Ralph Baliol has made a career of making enemies – federal regulators among them – by screwing everyone with whom he works. Strangely, he seems uninterested in finding out who tried to kill him. In fact, Ralph claims not even to remember the attack, which happened while Johnny’s girlfriend was in Ralph’s bed – a very big reason Johnny is the police’s Number One suspect. The girlfriend claims to know nothing, too.

As his investigation leads deep into the affairs (business and sexual) of the extended Baliol clan, Morgan hurries north to the California logging town of Gaul, where he discovers Ralph needs cash and has decided to clear-cut endangered redwood forests, making him a target of both local environmentalists and his own logging employees, who will lose their jobs when the trees are gone.

But none of them is Morgan’s biggest problem.

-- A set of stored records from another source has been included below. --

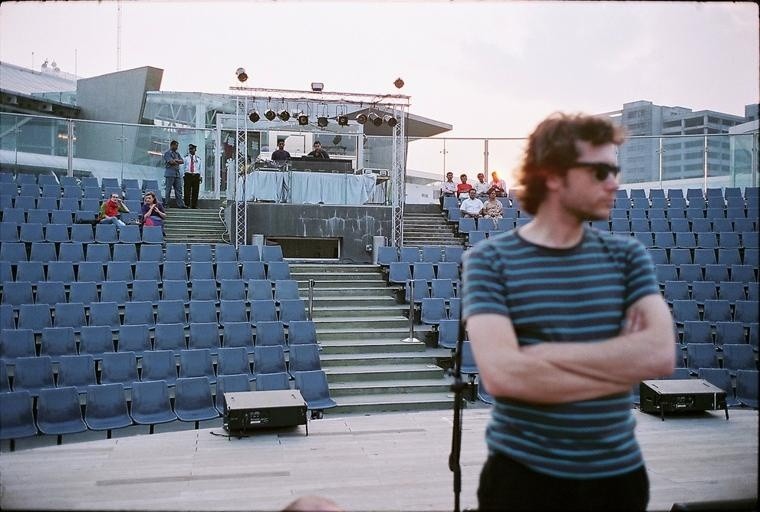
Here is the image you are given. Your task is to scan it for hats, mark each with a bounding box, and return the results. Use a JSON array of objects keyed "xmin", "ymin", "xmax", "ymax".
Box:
[{"xmin": 189, "ymin": 144, "xmax": 197, "ymax": 148}]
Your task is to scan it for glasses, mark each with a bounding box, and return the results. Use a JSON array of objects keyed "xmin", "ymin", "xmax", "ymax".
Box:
[{"xmin": 555, "ymin": 161, "xmax": 622, "ymax": 181}]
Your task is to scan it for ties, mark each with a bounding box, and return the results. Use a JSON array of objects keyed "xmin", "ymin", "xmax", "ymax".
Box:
[{"xmin": 190, "ymin": 155, "xmax": 195, "ymax": 173}]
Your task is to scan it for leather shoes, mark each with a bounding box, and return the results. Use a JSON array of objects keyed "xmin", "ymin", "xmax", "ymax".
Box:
[
  {"xmin": 163, "ymin": 204, "xmax": 169, "ymax": 208},
  {"xmin": 181, "ymin": 204, "xmax": 199, "ymax": 209}
]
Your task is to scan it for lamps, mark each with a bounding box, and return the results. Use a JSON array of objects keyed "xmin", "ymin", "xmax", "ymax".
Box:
[
  {"xmin": 310, "ymin": 82, "xmax": 324, "ymax": 92},
  {"xmin": 246, "ymin": 95, "xmax": 397, "ymax": 131},
  {"xmin": 235, "ymin": 66, "xmax": 248, "ymax": 89}
]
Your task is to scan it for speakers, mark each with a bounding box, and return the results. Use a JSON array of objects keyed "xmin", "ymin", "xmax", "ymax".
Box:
[
  {"xmin": 251, "ymin": 234, "xmax": 264, "ymax": 259},
  {"xmin": 641, "ymin": 379, "xmax": 729, "ymax": 419},
  {"xmin": 372, "ymin": 236, "xmax": 386, "ymax": 264},
  {"xmin": 223, "ymin": 389, "xmax": 307, "ymax": 432}
]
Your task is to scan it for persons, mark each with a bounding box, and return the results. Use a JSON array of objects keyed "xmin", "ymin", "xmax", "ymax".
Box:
[
  {"xmin": 98, "ymin": 193, "xmax": 129, "ymax": 226},
  {"xmin": 163, "ymin": 141, "xmax": 188, "ymax": 208},
  {"xmin": 309, "ymin": 141, "xmax": 329, "ymax": 157},
  {"xmin": 142, "ymin": 192, "xmax": 167, "ymax": 222},
  {"xmin": 441, "ymin": 172, "xmax": 509, "ymax": 224},
  {"xmin": 183, "ymin": 144, "xmax": 202, "ymax": 209},
  {"xmin": 461, "ymin": 114, "xmax": 677, "ymax": 511},
  {"xmin": 272, "ymin": 139, "xmax": 290, "ymax": 160}
]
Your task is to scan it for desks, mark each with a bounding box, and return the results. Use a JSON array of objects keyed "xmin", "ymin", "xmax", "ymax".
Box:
[{"xmin": 237, "ymin": 167, "xmax": 390, "ymax": 205}]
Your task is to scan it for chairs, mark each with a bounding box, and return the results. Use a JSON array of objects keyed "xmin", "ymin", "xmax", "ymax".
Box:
[
  {"xmin": 1, "ymin": 163, "xmax": 333, "ymax": 460},
  {"xmin": 375, "ymin": 182, "xmax": 758, "ymax": 419}
]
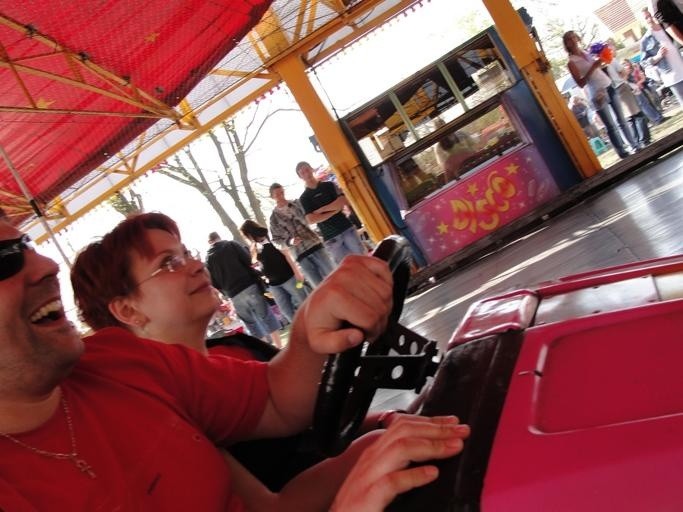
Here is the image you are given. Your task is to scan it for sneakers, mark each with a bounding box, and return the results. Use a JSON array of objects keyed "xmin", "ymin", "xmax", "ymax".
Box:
[{"xmin": 620, "ymin": 115, "xmax": 671, "ymax": 158}]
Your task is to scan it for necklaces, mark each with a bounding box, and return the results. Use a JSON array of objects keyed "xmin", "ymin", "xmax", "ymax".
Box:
[{"xmin": 0, "ymin": 382, "xmax": 97, "ymax": 479}]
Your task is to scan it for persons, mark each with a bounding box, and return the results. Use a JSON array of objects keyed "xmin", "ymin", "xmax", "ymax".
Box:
[
  {"xmin": 1, "ymin": 209, "xmax": 472, "ymax": 509},
  {"xmin": 384, "ymin": 128, "xmax": 436, "ymax": 192},
  {"xmin": 431, "ymin": 116, "xmax": 484, "ymax": 173},
  {"xmin": 68, "ymin": 211, "xmax": 435, "ymax": 494},
  {"xmin": 564, "ymin": 1, "xmax": 683, "ymax": 161},
  {"xmin": 204, "ymin": 161, "xmax": 370, "ymax": 351}
]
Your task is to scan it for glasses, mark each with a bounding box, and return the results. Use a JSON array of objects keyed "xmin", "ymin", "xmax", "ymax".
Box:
[
  {"xmin": 120, "ymin": 246, "xmax": 202, "ymax": 291},
  {"xmin": 0, "ymin": 233, "xmax": 37, "ymax": 281}
]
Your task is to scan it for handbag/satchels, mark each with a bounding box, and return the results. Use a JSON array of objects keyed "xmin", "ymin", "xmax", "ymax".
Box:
[{"xmin": 587, "ymin": 86, "xmax": 610, "ymax": 112}]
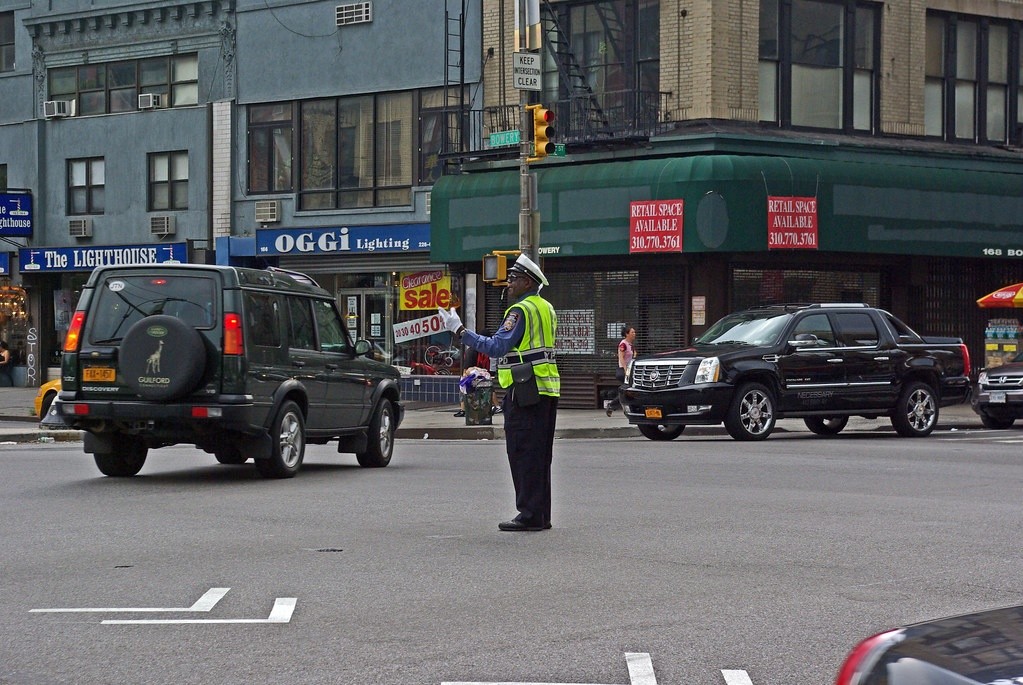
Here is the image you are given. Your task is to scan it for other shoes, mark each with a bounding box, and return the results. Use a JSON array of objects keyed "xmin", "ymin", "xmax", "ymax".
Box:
[
  {"xmin": 492, "ymin": 405, "xmax": 503, "ymax": 413},
  {"xmin": 454, "ymin": 409, "xmax": 466, "ymax": 417},
  {"xmin": 606, "ymin": 403, "xmax": 613, "ymax": 417},
  {"xmin": 498, "ymin": 513, "xmax": 552, "ymax": 530}
]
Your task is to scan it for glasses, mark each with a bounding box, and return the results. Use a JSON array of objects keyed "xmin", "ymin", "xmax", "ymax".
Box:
[{"xmin": 508, "ymin": 274, "xmax": 530, "ymax": 281}]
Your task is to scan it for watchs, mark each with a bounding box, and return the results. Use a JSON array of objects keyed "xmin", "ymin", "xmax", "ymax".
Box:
[{"xmin": 458, "ymin": 329, "xmax": 467, "ymax": 339}]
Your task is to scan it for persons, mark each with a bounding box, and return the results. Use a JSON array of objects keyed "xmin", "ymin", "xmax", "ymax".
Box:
[
  {"xmin": 453, "ymin": 329, "xmax": 502, "ymax": 417},
  {"xmin": 0, "ymin": 341, "xmax": 12, "ymax": 376},
  {"xmin": 606, "ymin": 325, "xmax": 638, "ymax": 417},
  {"xmin": 438, "ymin": 254, "xmax": 561, "ymax": 531}
]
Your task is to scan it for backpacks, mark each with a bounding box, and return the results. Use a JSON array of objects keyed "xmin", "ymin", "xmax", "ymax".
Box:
[{"xmin": 477, "ymin": 352, "xmax": 497, "ymax": 378}]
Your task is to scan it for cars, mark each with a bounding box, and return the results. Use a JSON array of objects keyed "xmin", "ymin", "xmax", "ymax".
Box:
[
  {"xmin": 34, "ymin": 378, "xmax": 62, "ymax": 421},
  {"xmin": 367, "ymin": 338, "xmax": 460, "ymax": 375},
  {"xmin": 835, "ymin": 605, "xmax": 1023, "ymax": 684},
  {"xmin": 971, "ymin": 350, "xmax": 1023, "ymax": 429}
]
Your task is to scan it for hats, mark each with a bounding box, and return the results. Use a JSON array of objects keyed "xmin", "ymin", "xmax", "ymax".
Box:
[{"xmin": 507, "ymin": 254, "xmax": 550, "ymax": 286}]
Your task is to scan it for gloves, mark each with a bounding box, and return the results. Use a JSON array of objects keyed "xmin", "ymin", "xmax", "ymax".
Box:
[{"xmin": 438, "ymin": 306, "xmax": 463, "ymax": 335}]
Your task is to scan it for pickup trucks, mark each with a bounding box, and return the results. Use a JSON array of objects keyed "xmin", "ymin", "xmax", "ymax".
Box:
[{"xmin": 617, "ymin": 308, "xmax": 973, "ymax": 441}]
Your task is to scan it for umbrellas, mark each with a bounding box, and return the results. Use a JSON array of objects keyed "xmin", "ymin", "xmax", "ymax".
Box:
[{"xmin": 976, "ymin": 282, "xmax": 1023, "ymax": 308}]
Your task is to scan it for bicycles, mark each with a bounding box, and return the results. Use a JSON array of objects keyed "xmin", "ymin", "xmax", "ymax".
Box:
[{"xmin": 424, "ymin": 344, "xmax": 458, "ymax": 375}]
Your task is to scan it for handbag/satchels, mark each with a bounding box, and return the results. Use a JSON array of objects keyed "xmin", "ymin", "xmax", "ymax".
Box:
[
  {"xmin": 616, "ymin": 367, "xmax": 624, "ymax": 382},
  {"xmin": 511, "ymin": 362, "xmax": 540, "ymax": 407}
]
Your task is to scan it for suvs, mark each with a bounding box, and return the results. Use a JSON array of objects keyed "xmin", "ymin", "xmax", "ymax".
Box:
[{"xmin": 54, "ymin": 259, "xmax": 406, "ymax": 477}]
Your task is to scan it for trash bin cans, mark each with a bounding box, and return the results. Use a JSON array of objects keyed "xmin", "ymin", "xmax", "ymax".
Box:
[{"xmin": 462, "ymin": 380, "xmax": 493, "ymax": 426}]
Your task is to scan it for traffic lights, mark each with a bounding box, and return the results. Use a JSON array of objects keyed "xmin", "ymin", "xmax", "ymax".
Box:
[
  {"xmin": 534, "ymin": 108, "xmax": 557, "ymax": 159},
  {"xmin": 482, "ymin": 255, "xmax": 507, "ymax": 282}
]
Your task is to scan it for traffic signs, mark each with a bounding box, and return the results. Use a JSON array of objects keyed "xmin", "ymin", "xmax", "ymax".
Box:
[{"xmin": 528, "ymin": 143, "xmax": 565, "ymax": 157}]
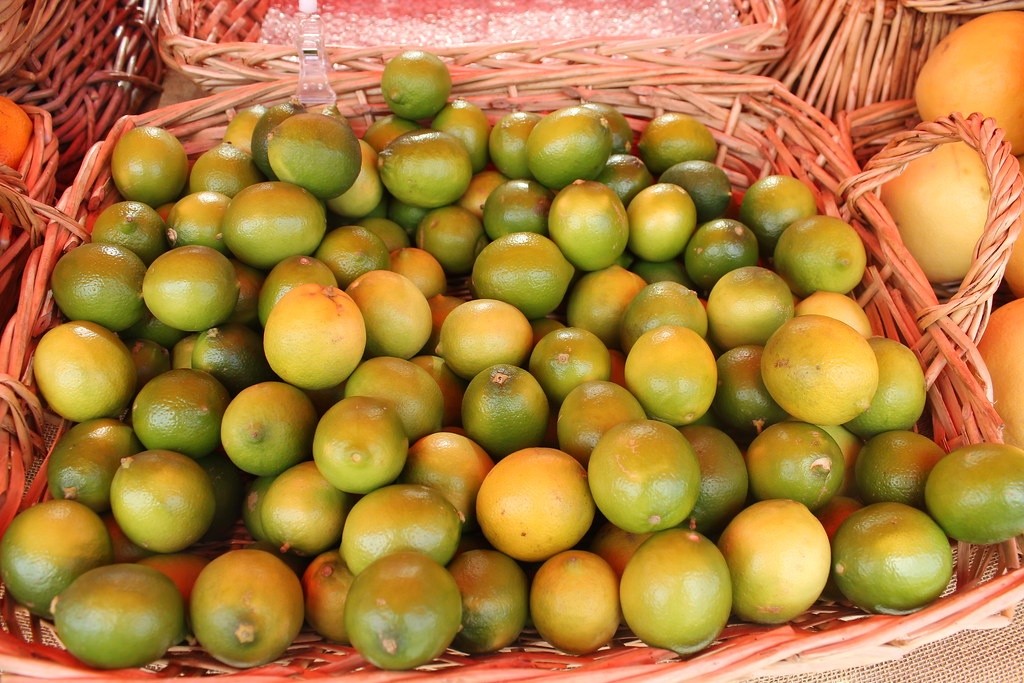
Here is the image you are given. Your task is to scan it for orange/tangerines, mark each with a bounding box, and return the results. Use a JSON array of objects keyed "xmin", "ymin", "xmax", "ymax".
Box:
[{"xmin": 0, "ymin": 52, "xmax": 1024, "ymax": 671}]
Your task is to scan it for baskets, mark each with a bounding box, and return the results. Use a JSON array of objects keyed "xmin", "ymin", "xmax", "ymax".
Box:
[
  {"xmin": 0, "ymin": 0, "xmax": 165, "ymax": 191},
  {"xmin": 0, "ymin": 105, "xmax": 60, "ymax": 338},
  {"xmin": 763, "ymin": 0, "xmax": 1024, "ymax": 113},
  {"xmin": 0, "ymin": 59, "xmax": 1024, "ymax": 683},
  {"xmin": 156, "ymin": 0, "xmax": 789, "ymax": 105}
]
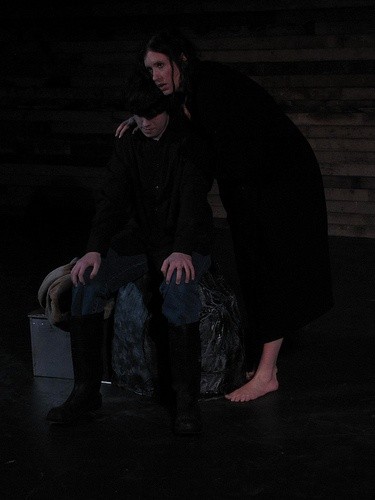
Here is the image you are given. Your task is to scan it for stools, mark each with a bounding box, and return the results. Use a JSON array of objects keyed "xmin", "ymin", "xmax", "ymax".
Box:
[
  {"xmin": 28, "ymin": 308, "xmax": 98, "ymax": 380},
  {"xmin": 111, "ymin": 262, "xmax": 245, "ymax": 400}
]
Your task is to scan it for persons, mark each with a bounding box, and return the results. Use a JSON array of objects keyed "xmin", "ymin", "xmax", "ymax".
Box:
[
  {"xmin": 112, "ymin": 21, "xmax": 329, "ymax": 404},
  {"xmin": 42, "ymin": 88, "xmax": 222, "ymax": 437}
]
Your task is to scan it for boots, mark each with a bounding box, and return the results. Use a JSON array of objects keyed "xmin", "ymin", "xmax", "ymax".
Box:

Instead, it’s Ralph’s quixotic hired gun – Roy Shepherd, the Cadillac Cowboy of the story’s title. In this gripping tale, the author has given us not one, but two strong, intriguing characters. While Morgan is the ostensible protagonist, it is the startling contrasts and similarities between Shepherd and him that drive the book.

Bound by personal codes, Morgan is brought to the edge, fighting Ralph and Roy against impossible odds. With complex characters, mysterious money, lust, and murder propelling his investigation, Morgan has the chance to settle old scores; and more importantly, recover the one treasure he never expected to lose.